- Born: 11 August 1945 Varna, Bulgaria
- Died: 16 March 1978 (aged 32) Gabare, near Byala Slatina, Bulgaria

Gymnastics career
- Discipline: Rhythmic gymnastics
- Country represented: Bulgaria; (1965-1971);
- Club: CSKA Sofia
- Retired: yes
- Medal record
Representing Bulgaria
World Championships
| Gold medal – first place | 1971 Havana | Group |
| Silver medal – second place | 1969 Varna | Free-hand |
| Bronze medal – third place | 1967 Copenhagen | Group |

= Rumyana Stefanova =

Bulgarian rhythmic gymnast (1945-1978)

Rumyana Stefanova (Румяна Стефанова; 11 August 1945 – 16 March 1978) was a Bulgarian rhythmic gymnast and coach. She won medals at the World Championships as both an individual and group gymnast and was one of the 1971 World group champions.

== Career ==
Stafanova was initially coached by Dolya Petrova in Varna before later moving to train under Julieta Shishmanova at the club CSKA.
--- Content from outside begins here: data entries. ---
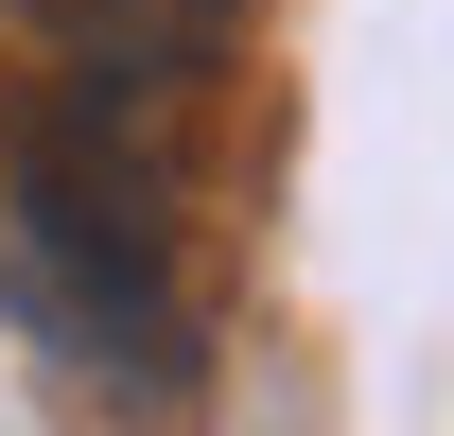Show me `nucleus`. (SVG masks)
<instances>
[{
  "label": "nucleus",
  "mask_w": 454,
  "mask_h": 436,
  "mask_svg": "<svg viewBox=\"0 0 454 436\" xmlns=\"http://www.w3.org/2000/svg\"><path fill=\"white\" fill-rule=\"evenodd\" d=\"M0 315L18 349L106 401V419H192L210 384V279H192V122L88 105L0 53Z\"/></svg>",
  "instance_id": "obj_1"
},
{
  "label": "nucleus",
  "mask_w": 454,
  "mask_h": 436,
  "mask_svg": "<svg viewBox=\"0 0 454 436\" xmlns=\"http://www.w3.org/2000/svg\"><path fill=\"white\" fill-rule=\"evenodd\" d=\"M18 70H53L88 105H140V122H210L227 53H245V0H0Z\"/></svg>",
  "instance_id": "obj_2"
}]
</instances>
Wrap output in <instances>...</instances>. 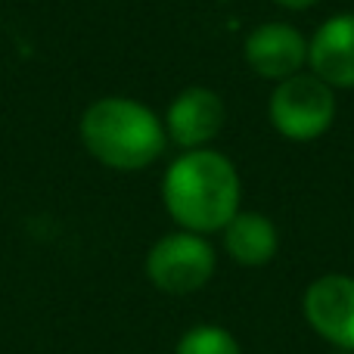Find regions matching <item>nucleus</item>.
I'll use <instances>...</instances> for the list:
<instances>
[{
  "label": "nucleus",
  "instance_id": "f257e3e1",
  "mask_svg": "<svg viewBox=\"0 0 354 354\" xmlns=\"http://www.w3.org/2000/svg\"><path fill=\"white\" fill-rule=\"evenodd\" d=\"M162 199L180 230L199 236L218 233L239 212V174L214 149H187L168 165Z\"/></svg>",
  "mask_w": 354,
  "mask_h": 354
},
{
  "label": "nucleus",
  "instance_id": "f03ea898",
  "mask_svg": "<svg viewBox=\"0 0 354 354\" xmlns=\"http://www.w3.org/2000/svg\"><path fill=\"white\" fill-rule=\"evenodd\" d=\"M81 140L106 168L140 171L162 156L168 134L149 106L128 97H106L87 106L81 118Z\"/></svg>",
  "mask_w": 354,
  "mask_h": 354
},
{
  "label": "nucleus",
  "instance_id": "7ed1b4c3",
  "mask_svg": "<svg viewBox=\"0 0 354 354\" xmlns=\"http://www.w3.org/2000/svg\"><path fill=\"white\" fill-rule=\"evenodd\" d=\"M214 249L205 236L177 230L162 236L147 255V277L156 289L168 295H189L208 286L214 277Z\"/></svg>",
  "mask_w": 354,
  "mask_h": 354
},
{
  "label": "nucleus",
  "instance_id": "20e7f679",
  "mask_svg": "<svg viewBox=\"0 0 354 354\" xmlns=\"http://www.w3.org/2000/svg\"><path fill=\"white\" fill-rule=\"evenodd\" d=\"M333 115H336L333 87L324 84L317 75H292L270 93V122L289 140H317L330 131Z\"/></svg>",
  "mask_w": 354,
  "mask_h": 354
},
{
  "label": "nucleus",
  "instance_id": "39448f33",
  "mask_svg": "<svg viewBox=\"0 0 354 354\" xmlns=\"http://www.w3.org/2000/svg\"><path fill=\"white\" fill-rule=\"evenodd\" d=\"M305 320L324 342L354 351V277L324 274L305 289Z\"/></svg>",
  "mask_w": 354,
  "mask_h": 354
},
{
  "label": "nucleus",
  "instance_id": "423d86ee",
  "mask_svg": "<svg viewBox=\"0 0 354 354\" xmlns=\"http://www.w3.org/2000/svg\"><path fill=\"white\" fill-rule=\"evenodd\" d=\"M308 59V41L286 22H264L245 37V62L261 78L286 81L299 75Z\"/></svg>",
  "mask_w": 354,
  "mask_h": 354
},
{
  "label": "nucleus",
  "instance_id": "0eeeda50",
  "mask_svg": "<svg viewBox=\"0 0 354 354\" xmlns=\"http://www.w3.org/2000/svg\"><path fill=\"white\" fill-rule=\"evenodd\" d=\"M224 103L208 87H187L180 97L168 106L165 134L183 149H202L208 140H214L224 124Z\"/></svg>",
  "mask_w": 354,
  "mask_h": 354
},
{
  "label": "nucleus",
  "instance_id": "6e6552de",
  "mask_svg": "<svg viewBox=\"0 0 354 354\" xmlns=\"http://www.w3.org/2000/svg\"><path fill=\"white\" fill-rule=\"evenodd\" d=\"M314 75L330 87H354V12L326 19L308 44Z\"/></svg>",
  "mask_w": 354,
  "mask_h": 354
},
{
  "label": "nucleus",
  "instance_id": "1a4fd4ad",
  "mask_svg": "<svg viewBox=\"0 0 354 354\" xmlns=\"http://www.w3.org/2000/svg\"><path fill=\"white\" fill-rule=\"evenodd\" d=\"M224 249L239 268H264L280 249V233L268 214L236 212L224 227Z\"/></svg>",
  "mask_w": 354,
  "mask_h": 354
},
{
  "label": "nucleus",
  "instance_id": "9d476101",
  "mask_svg": "<svg viewBox=\"0 0 354 354\" xmlns=\"http://www.w3.org/2000/svg\"><path fill=\"white\" fill-rule=\"evenodd\" d=\"M174 354H243V348L227 326L196 324L177 339Z\"/></svg>",
  "mask_w": 354,
  "mask_h": 354
},
{
  "label": "nucleus",
  "instance_id": "9b49d317",
  "mask_svg": "<svg viewBox=\"0 0 354 354\" xmlns=\"http://www.w3.org/2000/svg\"><path fill=\"white\" fill-rule=\"evenodd\" d=\"M280 6H286V10H308V6H314L317 0H277Z\"/></svg>",
  "mask_w": 354,
  "mask_h": 354
}]
</instances>
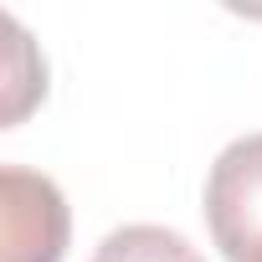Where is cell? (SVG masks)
Wrapping results in <instances>:
<instances>
[{
    "label": "cell",
    "mask_w": 262,
    "mask_h": 262,
    "mask_svg": "<svg viewBox=\"0 0 262 262\" xmlns=\"http://www.w3.org/2000/svg\"><path fill=\"white\" fill-rule=\"evenodd\" d=\"M206 226L226 262H262V134L231 139L206 175Z\"/></svg>",
    "instance_id": "6da1fadb"
},
{
    "label": "cell",
    "mask_w": 262,
    "mask_h": 262,
    "mask_svg": "<svg viewBox=\"0 0 262 262\" xmlns=\"http://www.w3.org/2000/svg\"><path fill=\"white\" fill-rule=\"evenodd\" d=\"M0 201H6V262H62L67 201L47 175L6 165L0 170Z\"/></svg>",
    "instance_id": "7a4b0ae2"
},
{
    "label": "cell",
    "mask_w": 262,
    "mask_h": 262,
    "mask_svg": "<svg viewBox=\"0 0 262 262\" xmlns=\"http://www.w3.org/2000/svg\"><path fill=\"white\" fill-rule=\"evenodd\" d=\"M93 262H206L180 231L170 226H149V221H134V226H118L98 242Z\"/></svg>",
    "instance_id": "3957f363"
}]
</instances>
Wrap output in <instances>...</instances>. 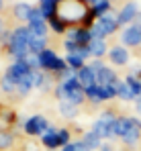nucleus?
<instances>
[{
  "label": "nucleus",
  "instance_id": "nucleus-5",
  "mask_svg": "<svg viewBox=\"0 0 141 151\" xmlns=\"http://www.w3.org/2000/svg\"><path fill=\"white\" fill-rule=\"evenodd\" d=\"M125 145H135L141 139V121L137 116H125V133H123Z\"/></svg>",
  "mask_w": 141,
  "mask_h": 151
},
{
  "label": "nucleus",
  "instance_id": "nucleus-36",
  "mask_svg": "<svg viewBox=\"0 0 141 151\" xmlns=\"http://www.w3.org/2000/svg\"><path fill=\"white\" fill-rule=\"evenodd\" d=\"M39 2H41V4H53V2H57V0H39ZM57 4H59V2H57Z\"/></svg>",
  "mask_w": 141,
  "mask_h": 151
},
{
  "label": "nucleus",
  "instance_id": "nucleus-19",
  "mask_svg": "<svg viewBox=\"0 0 141 151\" xmlns=\"http://www.w3.org/2000/svg\"><path fill=\"white\" fill-rule=\"evenodd\" d=\"M31 10H33L31 4H27V2H19V4L14 6V17H17L19 21H29Z\"/></svg>",
  "mask_w": 141,
  "mask_h": 151
},
{
  "label": "nucleus",
  "instance_id": "nucleus-41",
  "mask_svg": "<svg viewBox=\"0 0 141 151\" xmlns=\"http://www.w3.org/2000/svg\"><path fill=\"white\" fill-rule=\"evenodd\" d=\"M121 151H125V149H121Z\"/></svg>",
  "mask_w": 141,
  "mask_h": 151
},
{
  "label": "nucleus",
  "instance_id": "nucleus-6",
  "mask_svg": "<svg viewBox=\"0 0 141 151\" xmlns=\"http://www.w3.org/2000/svg\"><path fill=\"white\" fill-rule=\"evenodd\" d=\"M137 14H139V6H137V2H127V4H123V8L119 10V14H117L119 27L133 25L135 19H137Z\"/></svg>",
  "mask_w": 141,
  "mask_h": 151
},
{
  "label": "nucleus",
  "instance_id": "nucleus-15",
  "mask_svg": "<svg viewBox=\"0 0 141 151\" xmlns=\"http://www.w3.org/2000/svg\"><path fill=\"white\" fill-rule=\"evenodd\" d=\"M88 49L92 53V57H96V59H100L102 55L108 53V47H106V41L104 39H92L90 45H88Z\"/></svg>",
  "mask_w": 141,
  "mask_h": 151
},
{
  "label": "nucleus",
  "instance_id": "nucleus-4",
  "mask_svg": "<svg viewBox=\"0 0 141 151\" xmlns=\"http://www.w3.org/2000/svg\"><path fill=\"white\" fill-rule=\"evenodd\" d=\"M115 121H117L115 112L106 110V112H102V114L94 121L92 131H94V133H98L102 139H111V137H113V125H115Z\"/></svg>",
  "mask_w": 141,
  "mask_h": 151
},
{
  "label": "nucleus",
  "instance_id": "nucleus-3",
  "mask_svg": "<svg viewBox=\"0 0 141 151\" xmlns=\"http://www.w3.org/2000/svg\"><path fill=\"white\" fill-rule=\"evenodd\" d=\"M117 29H119L117 14L108 12V14H104V17L96 19V23L92 25L90 33H92V39H104V37H108V35L117 33Z\"/></svg>",
  "mask_w": 141,
  "mask_h": 151
},
{
  "label": "nucleus",
  "instance_id": "nucleus-30",
  "mask_svg": "<svg viewBox=\"0 0 141 151\" xmlns=\"http://www.w3.org/2000/svg\"><path fill=\"white\" fill-rule=\"evenodd\" d=\"M59 143H61V147L68 145V143H72L70 141V131H68V129H59Z\"/></svg>",
  "mask_w": 141,
  "mask_h": 151
},
{
  "label": "nucleus",
  "instance_id": "nucleus-35",
  "mask_svg": "<svg viewBox=\"0 0 141 151\" xmlns=\"http://www.w3.org/2000/svg\"><path fill=\"white\" fill-rule=\"evenodd\" d=\"M98 151H113V147H111L108 143H102V145H100V149H98Z\"/></svg>",
  "mask_w": 141,
  "mask_h": 151
},
{
  "label": "nucleus",
  "instance_id": "nucleus-39",
  "mask_svg": "<svg viewBox=\"0 0 141 151\" xmlns=\"http://www.w3.org/2000/svg\"><path fill=\"white\" fill-rule=\"evenodd\" d=\"M57 2H64V0H57Z\"/></svg>",
  "mask_w": 141,
  "mask_h": 151
},
{
  "label": "nucleus",
  "instance_id": "nucleus-28",
  "mask_svg": "<svg viewBox=\"0 0 141 151\" xmlns=\"http://www.w3.org/2000/svg\"><path fill=\"white\" fill-rule=\"evenodd\" d=\"M78 43H74V41H70V39H66L64 41V49L68 51V55H72V53H78Z\"/></svg>",
  "mask_w": 141,
  "mask_h": 151
},
{
  "label": "nucleus",
  "instance_id": "nucleus-1",
  "mask_svg": "<svg viewBox=\"0 0 141 151\" xmlns=\"http://www.w3.org/2000/svg\"><path fill=\"white\" fill-rule=\"evenodd\" d=\"M88 10L90 8H86V2H82V0H64V2L57 4V17L66 25H70V23H80L82 25Z\"/></svg>",
  "mask_w": 141,
  "mask_h": 151
},
{
  "label": "nucleus",
  "instance_id": "nucleus-9",
  "mask_svg": "<svg viewBox=\"0 0 141 151\" xmlns=\"http://www.w3.org/2000/svg\"><path fill=\"white\" fill-rule=\"evenodd\" d=\"M68 39L74 41V43H78L80 47H86V45H90V41H92V33H90V29H86V27H74V29H68Z\"/></svg>",
  "mask_w": 141,
  "mask_h": 151
},
{
  "label": "nucleus",
  "instance_id": "nucleus-25",
  "mask_svg": "<svg viewBox=\"0 0 141 151\" xmlns=\"http://www.w3.org/2000/svg\"><path fill=\"white\" fill-rule=\"evenodd\" d=\"M33 37H45L47 35V23H35V25H27Z\"/></svg>",
  "mask_w": 141,
  "mask_h": 151
},
{
  "label": "nucleus",
  "instance_id": "nucleus-18",
  "mask_svg": "<svg viewBox=\"0 0 141 151\" xmlns=\"http://www.w3.org/2000/svg\"><path fill=\"white\" fill-rule=\"evenodd\" d=\"M125 84H127V86H129V90L133 92L135 100H137V98H141V80H139V78H135V76L129 74L127 78H125Z\"/></svg>",
  "mask_w": 141,
  "mask_h": 151
},
{
  "label": "nucleus",
  "instance_id": "nucleus-31",
  "mask_svg": "<svg viewBox=\"0 0 141 151\" xmlns=\"http://www.w3.org/2000/svg\"><path fill=\"white\" fill-rule=\"evenodd\" d=\"M14 86H17V84H14V82H12L10 78H4V82H2V88H4L6 92H10V90H14Z\"/></svg>",
  "mask_w": 141,
  "mask_h": 151
},
{
  "label": "nucleus",
  "instance_id": "nucleus-13",
  "mask_svg": "<svg viewBox=\"0 0 141 151\" xmlns=\"http://www.w3.org/2000/svg\"><path fill=\"white\" fill-rule=\"evenodd\" d=\"M41 141H43V145H45L47 149H57V147H61V143H59V129L49 127L45 133L41 135Z\"/></svg>",
  "mask_w": 141,
  "mask_h": 151
},
{
  "label": "nucleus",
  "instance_id": "nucleus-42",
  "mask_svg": "<svg viewBox=\"0 0 141 151\" xmlns=\"http://www.w3.org/2000/svg\"><path fill=\"white\" fill-rule=\"evenodd\" d=\"M82 2H84V0H82Z\"/></svg>",
  "mask_w": 141,
  "mask_h": 151
},
{
  "label": "nucleus",
  "instance_id": "nucleus-11",
  "mask_svg": "<svg viewBox=\"0 0 141 151\" xmlns=\"http://www.w3.org/2000/svg\"><path fill=\"white\" fill-rule=\"evenodd\" d=\"M117 82H119L117 72L113 68H108V65H102L96 72V84H100V86H115Z\"/></svg>",
  "mask_w": 141,
  "mask_h": 151
},
{
  "label": "nucleus",
  "instance_id": "nucleus-33",
  "mask_svg": "<svg viewBox=\"0 0 141 151\" xmlns=\"http://www.w3.org/2000/svg\"><path fill=\"white\" fill-rule=\"evenodd\" d=\"M86 4H90V8L92 6H96V4H102V2H111V0H84Z\"/></svg>",
  "mask_w": 141,
  "mask_h": 151
},
{
  "label": "nucleus",
  "instance_id": "nucleus-24",
  "mask_svg": "<svg viewBox=\"0 0 141 151\" xmlns=\"http://www.w3.org/2000/svg\"><path fill=\"white\" fill-rule=\"evenodd\" d=\"M47 25H49V29L53 31V33H57V35H61V33H68V25L59 19V17H53L51 21H47Z\"/></svg>",
  "mask_w": 141,
  "mask_h": 151
},
{
  "label": "nucleus",
  "instance_id": "nucleus-38",
  "mask_svg": "<svg viewBox=\"0 0 141 151\" xmlns=\"http://www.w3.org/2000/svg\"><path fill=\"white\" fill-rule=\"evenodd\" d=\"M137 112L141 114V98H137Z\"/></svg>",
  "mask_w": 141,
  "mask_h": 151
},
{
  "label": "nucleus",
  "instance_id": "nucleus-40",
  "mask_svg": "<svg viewBox=\"0 0 141 151\" xmlns=\"http://www.w3.org/2000/svg\"><path fill=\"white\" fill-rule=\"evenodd\" d=\"M0 29H2V23H0Z\"/></svg>",
  "mask_w": 141,
  "mask_h": 151
},
{
  "label": "nucleus",
  "instance_id": "nucleus-29",
  "mask_svg": "<svg viewBox=\"0 0 141 151\" xmlns=\"http://www.w3.org/2000/svg\"><path fill=\"white\" fill-rule=\"evenodd\" d=\"M10 143H12V135L10 133H0V149L8 147Z\"/></svg>",
  "mask_w": 141,
  "mask_h": 151
},
{
  "label": "nucleus",
  "instance_id": "nucleus-20",
  "mask_svg": "<svg viewBox=\"0 0 141 151\" xmlns=\"http://www.w3.org/2000/svg\"><path fill=\"white\" fill-rule=\"evenodd\" d=\"M66 100L72 102L74 106H80L82 102L86 100V92H84V88H80V90H72V92H68L66 94Z\"/></svg>",
  "mask_w": 141,
  "mask_h": 151
},
{
  "label": "nucleus",
  "instance_id": "nucleus-8",
  "mask_svg": "<svg viewBox=\"0 0 141 151\" xmlns=\"http://www.w3.org/2000/svg\"><path fill=\"white\" fill-rule=\"evenodd\" d=\"M47 129H49V123H47L45 116H41V114H35L29 121H25V133L27 135H43Z\"/></svg>",
  "mask_w": 141,
  "mask_h": 151
},
{
  "label": "nucleus",
  "instance_id": "nucleus-37",
  "mask_svg": "<svg viewBox=\"0 0 141 151\" xmlns=\"http://www.w3.org/2000/svg\"><path fill=\"white\" fill-rule=\"evenodd\" d=\"M135 25H139V27H141V12L137 14V19H135Z\"/></svg>",
  "mask_w": 141,
  "mask_h": 151
},
{
  "label": "nucleus",
  "instance_id": "nucleus-10",
  "mask_svg": "<svg viewBox=\"0 0 141 151\" xmlns=\"http://www.w3.org/2000/svg\"><path fill=\"white\" fill-rule=\"evenodd\" d=\"M31 72H33V70L29 68V63H27V61L23 59V61H17V63H12V65L8 68V72H6V78H10V80L17 84L19 80H23L25 76H29Z\"/></svg>",
  "mask_w": 141,
  "mask_h": 151
},
{
  "label": "nucleus",
  "instance_id": "nucleus-7",
  "mask_svg": "<svg viewBox=\"0 0 141 151\" xmlns=\"http://www.w3.org/2000/svg\"><path fill=\"white\" fill-rule=\"evenodd\" d=\"M121 43L125 47H139L141 45V27L139 25H129L121 33Z\"/></svg>",
  "mask_w": 141,
  "mask_h": 151
},
{
  "label": "nucleus",
  "instance_id": "nucleus-26",
  "mask_svg": "<svg viewBox=\"0 0 141 151\" xmlns=\"http://www.w3.org/2000/svg\"><path fill=\"white\" fill-rule=\"evenodd\" d=\"M90 10H92V14L96 17V19H100V17H104V14H108V12H111V2L96 4V6H92Z\"/></svg>",
  "mask_w": 141,
  "mask_h": 151
},
{
  "label": "nucleus",
  "instance_id": "nucleus-23",
  "mask_svg": "<svg viewBox=\"0 0 141 151\" xmlns=\"http://www.w3.org/2000/svg\"><path fill=\"white\" fill-rule=\"evenodd\" d=\"M59 112H61L66 119H74V116L78 114V106H74V104L68 102V100H61L59 102Z\"/></svg>",
  "mask_w": 141,
  "mask_h": 151
},
{
  "label": "nucleus",
  "instance_id": "nucleus-14",
  "mask_svg": "<svg viewBox=\"0 0 141 151\" xmlns=\"http://www.w3.org/2000/svg\"><path fill=\"white\" fill-rule=\"evenodd\" d=\"M76 76H78V82L82 84V88H84V90L96 84V72H94L90 65H84V68H82Z\"/></svg>",
  "mask_w": 141,
  "mask_h": 151
},
{
  "label": "nucleus",
  "instance_id": "nucleus-16",
  "mask_svg": "<svg viewBox=\"0 0 141 151\" xmlns=\"http://www.w3.org/2000/svg\"><path fill=\"white\" fill-rule=\"evenodd\" d=\"M82 143L88 147V149H100V145H102V137L98 135V133H94V131H88L84 137H82Z\"/></svg>",
  "mask_w": 141,
  "mask_h": 151
},
{
  "label": "nucleus",
  "instance_id": "nucleus-21",
  "mask_svg": "<svg viewBox=\"0 0 141 151\" xmlns=\"http://www.w3.org/2000/svg\"><path fill=\"white\" fill-rule=\"evenodd\" d=\"M66 63H68V68H72L76 74L86 65V61L80 57V55H76V53H72V55H66Z\"/></svg>",
  "mask_w": 141,
  "mask_h": 151
},
{
  "label": "nucleus",
  "instance_id": "nucleus-17",
  "mask_svg": "<svg viewBox=\"0 0 141 151\" xmlns=\"http://www.w3.org/2000/svg\"><path fill=\"white\" fill-rule=\"evenodd\" d=\"M47 49V37H33L31 43H29V51L33 55H39L41 51Z\"/></svg>",
  "mask_w": 141,
  "mask_h": 151
},
{
  "label": "nucleus",
  "instance_id": "nucleus-12",
  "mask_svg": "<svg viewBox=\"0 0 141 151\" xmlns=\"http://www.w3.org/2000/svg\"><path fill=\"white\" fill-rule=\"evenodd\" d=\"M108 59L113 65H127L129 63V51L125 45H115L108 49Z\"/></svg>",
  "mask_w": 141,
  "mask_h": 151
},
{
  "label": "nucleus",
  "instance_id": "nucleus-2",
  "mask_svg": "<svg viewBox=\"0 0 141 151\" xmlns=\"http://www.w3.org/2000/svg\"><path fill=\"white\" fill-rule=\"evenodd\" d=\"M31 39H33V35H31L29 27H19V29L12 31V35H10V43H8V49H10V53H12L19 61H23V59H27V57L31 55V51H29V43H31Z\"/></svg>",
  "mask_w": 141,
  "mask_h": 151
},
{
  "label": "nucleus",
  "instance_id": "nucleus-32",
  "mask_svg": "<svg viewBox=\"0 0 141 151\" xmlns=\"http://www.w3.org/2000/svg\"><path fill=\"white\" fill-rule=\"evenodd\" d=\"M76 147H78V141H76V143H68V145H64L61 151H76Z\"/></svg>",
  "mask_w": 141,
  "mask_h": 151
},
{
  "label": "nucleus",
  "instance_id": "nucleus-22",
  "mask_svg": "<svg viewBox=\"0 0 141 151\" xmlns=\"http://www.w3.org/2000/svg\"><path fill=\"white\" fill-rule=\"evenodd\" d=\"M117 96L121 100H135V96H133V92L129 90V86L125 84V80H123V82L119 80L117 82Z\"/></svg>",
  "mask_w": 141,
  "mask_h": 151
},
{
  "label": "nucleus",
  "instance_id": "nucleus-34",
  "mask_svg": "<svg viewBox=\"0 0 141 151\" xmlns=\"http://www.w3.org/2000/svg\"><path fill=\"white\" fill-rule=\"evenodd\" d=\"M76 151H90V149H88V147H86L82 141H78V147H76Z\"/></svg>",
  "mask_w": 141,
  "mask_h": 151
},
{
  "label": "nucleus",
  "instance_id": "nucleus-27",
  "mask_svg": "<svg viewBox=\"0 0 141 151\" xmlns=\"http://www.w3.org/2000/svg\"><path fill=\"white\" fill-rule=\"evenodd\" d=\"M27 23H29V25H35V23H47V21H45V17H43V12H41V8H35V6H33V10H31Z\"/></svg>",
  "mask_w": 141,
  "mask_h": 151
}]
</instances>
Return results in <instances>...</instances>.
In 1965 she took part in the World Championships in Prague, where she finished 9th place in the all-around.

At the next World Championships in 1967, she was part of the Bulgarian group that won bronze in the final behind Soviet Union and Czechoslovakia.

At the 1969 World Championships in her native Varna, Stefanova was the leader of the Bulgarian team. She won the silver medal in the free-hands (no apparatus) final. She was also fourth in the hoop final and fifth in both the individual all-around and in the rope final. In early 1970, she participated in a Bulgarian gymnastics tour of the United States.

In 1971, she again joined the national senior group. They won gold at the World Championships in Havana.

After her retirement, she became an assistant to Shishmanova, who was the coach of the Bulgarian rhythmic gymnastics team.

On March 16, 1978, she died in a plane crash in a Tu-134 plane on the way to a competition in Poland, along with Shismanova, other officials, and the gymnasts Albena Petrova and Valentina Kirilova. As a tribute to Rumyana Stefanova and Albena Petrova, a rhythmic gymnastics tournament called "Rumi and Albena" has been held in their honor every year since 1997 in Varna.